In the records below, switch every "pillar" to "column" and reproduce the lines with nothing else changed. Omit the pictures from your answer.

======== Input ========

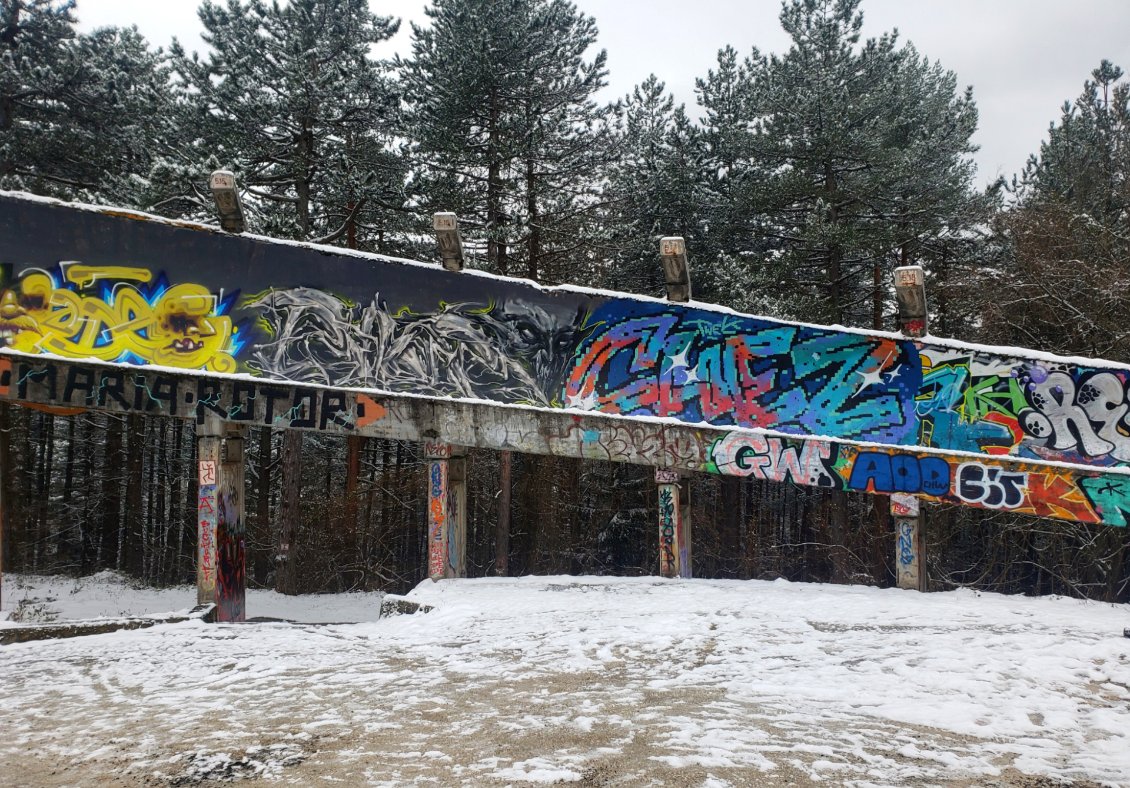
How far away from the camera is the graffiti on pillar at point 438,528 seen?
37.4 feet

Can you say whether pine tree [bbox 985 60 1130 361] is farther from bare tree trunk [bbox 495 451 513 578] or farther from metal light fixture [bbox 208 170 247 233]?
metal light fixture [bbox 208 170 247 233]

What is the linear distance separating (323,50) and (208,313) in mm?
9440

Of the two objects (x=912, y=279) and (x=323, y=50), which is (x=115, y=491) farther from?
(x=912, y=279)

========

§ **Written response**:
How far away from the camera is the graffiti on column at point 438,528 seen?
37.4 feet

Can you say whether pine tree [bbox 985 60 1130 361] is farther from bare tree trunk [bbox 495 451 513 578] or farther from metal light fixture [bbox 208 170 247 233]?
metal light fixture [bbox 208 170 247 233]

What is the linear distance separating (323,50) and (208,313) in mm?
9440

Of the two objects (x=912, y=279) and (x=323, y=50), which is (x=115, y=491) farther from?
(x=912, y=279)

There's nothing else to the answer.